Properties sold in about the same time as they took in May, averaging 31 days on the market in June compared to May’s 29. That’s very similar to the amount of time that properties spent on the market last June, when they averaged 32 days on the market. All of those figures are much higher than during the peak of the post-pandemic period, when houses sometimes lasted only 20 days.

The countywide median sale price was higher in June than in the month prior, jumping to $1,450,000 from $1,361,000 — about a 6% increase. However, the average home size and lot size were much larger in June than in May.

For people looking to purchase a home, “there’s definitely some leeway there now, which there didn’t used to be,” said Watson. She stopped short of calling it a buyer’s market, but said she can’t deny the extra power that buyers have right now: “If a seller can hang onto the property for a few months, then you can just wait and see what happens. If you’re going to have to sell quickly, you’re probably going to lower your price.”

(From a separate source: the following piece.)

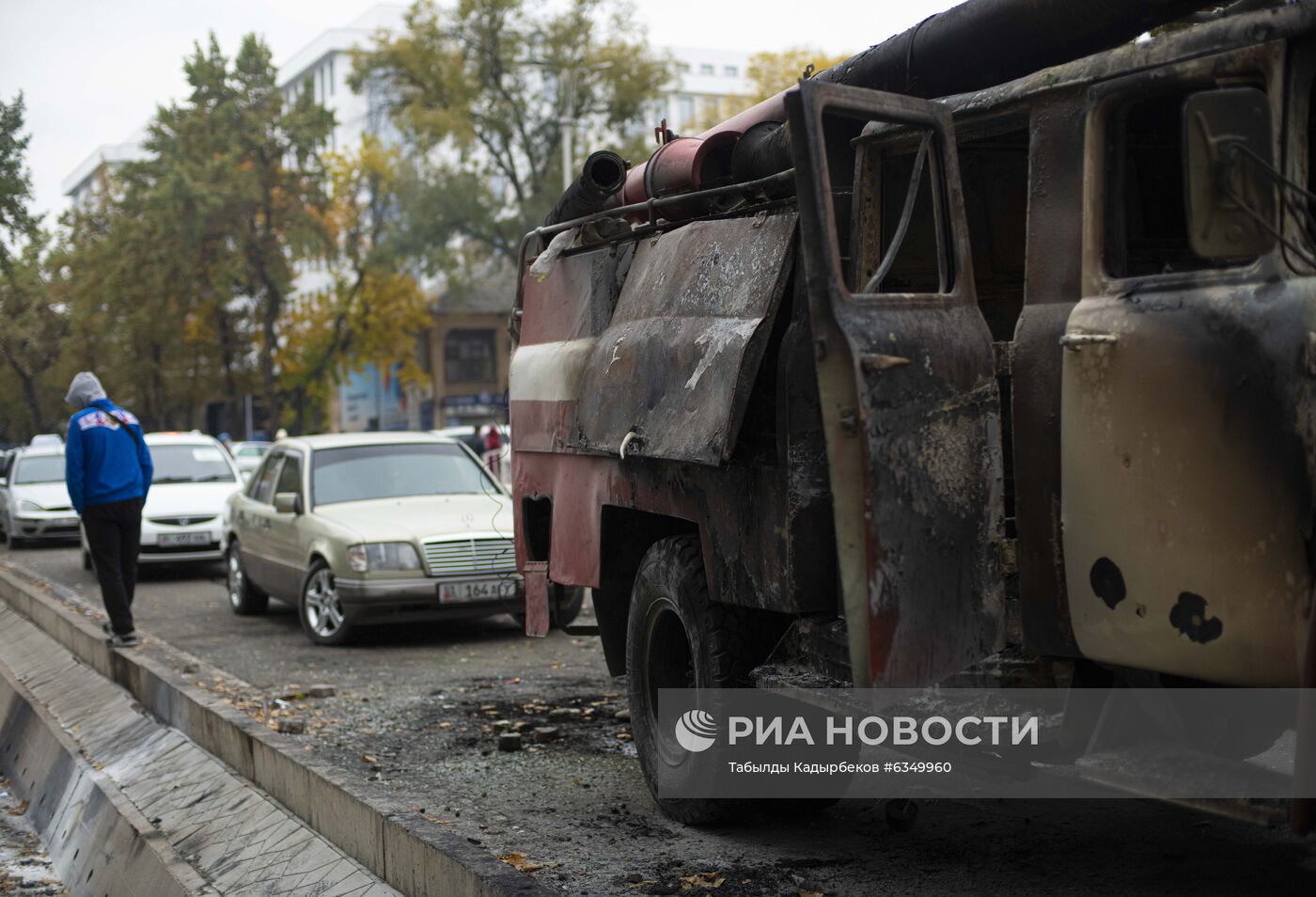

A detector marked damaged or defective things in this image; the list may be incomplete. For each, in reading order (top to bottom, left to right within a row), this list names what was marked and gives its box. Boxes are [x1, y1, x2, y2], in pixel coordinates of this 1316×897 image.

rusted metal panel [571, 209, 794, 461]
burned fire truck [508, 0, 1310, 826]
charred truck cab [508, 0, 1316, 826]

Watson added that the market is approaching a sort of “sweet spot” that lies between a buyer’s market and a seller’s market. That means that sellers are realizing they will likely take longer to sell their house than they might have thought, while buyers can negotiate price and possible fixes to a property before committing to a purchase. Adjusting a price or relisting a property can be daunting for both agents and sellers: “A lot of realtors that came into the market during the pandemic never had to talk to their clients about that.”

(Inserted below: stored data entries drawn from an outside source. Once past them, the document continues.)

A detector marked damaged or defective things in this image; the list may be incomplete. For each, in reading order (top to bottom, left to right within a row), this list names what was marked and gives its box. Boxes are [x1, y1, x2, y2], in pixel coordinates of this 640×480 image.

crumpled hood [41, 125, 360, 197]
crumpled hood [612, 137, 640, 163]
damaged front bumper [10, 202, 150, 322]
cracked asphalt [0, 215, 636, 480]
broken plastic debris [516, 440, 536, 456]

One thing that has carried over from the pandemic era is all-cash purchases. Watson said that currently, around 30% of county sales are all cash, which is a little higher than it has been over the past year.

Goodrich said that while the current market is “relatively unique,” in that it is more favorable to buyers than in recent history, the worries that have pervaded the minds of buyers for the better part of the year persist: fears surrounding job stability and stock market uncertainty, to name two of the biggest. He is looking ahead to mid-July, when the latest consumer price index report is released. 

What that shows could dictate where the market shifts in the coming months, he said: “If they are showing signs of inflation, that’s going to be a negative for the stock market and the bond market, pulling interest rates higher, actually.”